Launcher

You've reached the end of the results

This year I’ve quit my 9 to 5 job in pursuit of building a career as a freelance analytics engineer… which turned out to be easier said than done.

Yes, there are more work opportunities now than ever, but one has to consider that 4 years ago you had to only compete with other developers when applying for gigs.

But today, in the age of 💩GPT, you also have to stand out from hundreds of applications coming in from AI platforms that promise to 10x your number of clients in just a month.

Why I did the DAG Authoring Certification Exam

Needing to differentiate myself from the mass of chatbots and 10x vibe coders I discovered 1 thing they have in common. Both vibe coders and LLMs suck at certification exams.

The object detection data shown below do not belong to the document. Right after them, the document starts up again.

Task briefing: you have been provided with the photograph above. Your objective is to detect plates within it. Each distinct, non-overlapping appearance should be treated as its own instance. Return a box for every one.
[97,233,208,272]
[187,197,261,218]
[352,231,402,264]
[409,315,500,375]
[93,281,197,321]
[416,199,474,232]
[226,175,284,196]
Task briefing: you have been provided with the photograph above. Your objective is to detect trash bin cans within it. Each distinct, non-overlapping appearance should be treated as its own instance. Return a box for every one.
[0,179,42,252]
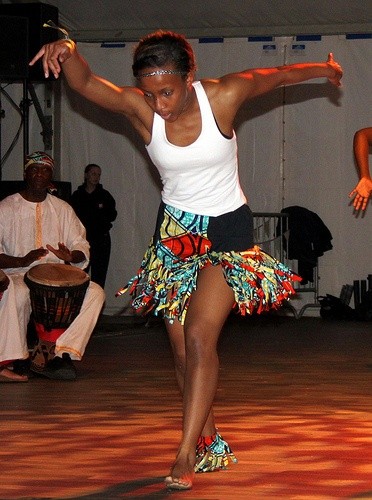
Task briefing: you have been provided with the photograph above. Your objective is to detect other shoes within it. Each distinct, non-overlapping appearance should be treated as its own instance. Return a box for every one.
[0,369,28,382]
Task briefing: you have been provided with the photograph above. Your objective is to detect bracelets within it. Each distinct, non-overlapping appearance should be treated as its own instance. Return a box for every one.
[43,20,75,52]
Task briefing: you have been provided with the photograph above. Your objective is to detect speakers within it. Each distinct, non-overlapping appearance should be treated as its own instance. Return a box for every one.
[0,1,59,84]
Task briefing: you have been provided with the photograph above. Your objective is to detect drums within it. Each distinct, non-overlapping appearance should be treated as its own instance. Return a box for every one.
[22,261,90,377]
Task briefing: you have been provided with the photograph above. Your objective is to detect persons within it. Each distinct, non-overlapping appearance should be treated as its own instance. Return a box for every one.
[348,127,372,211]
[0,150,108,382]
[29,31,346,491]
[68,163,118,337]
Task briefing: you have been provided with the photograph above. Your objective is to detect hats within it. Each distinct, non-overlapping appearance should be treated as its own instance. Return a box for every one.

A good certification exam puts you in front of a real problem, testing not only your knowledge of the tool, but your critical thinking as well.

And to the question of which certification exams to take on first: the best certificates are the ones you get for free.

It just so happened that Astronomer was giving out free shots at the new Airflow 3.0 DAG authoring certificate as a reward for participating in their annual user survey…

Post Summary;

Here are the topics I’ll talk about in this post:

  1. What you’ll learn in the DAG Authoring Certificate Even though I’ve been working with the tool intensively for 4+ years, there were some things I had no idea about, in this section, I’ll list a few I found most interesting.

  2. Sample exam questions. Just like any good college buddy, I made sure to write down all the questions that were confusing or hard for me, so you know what to prepare for.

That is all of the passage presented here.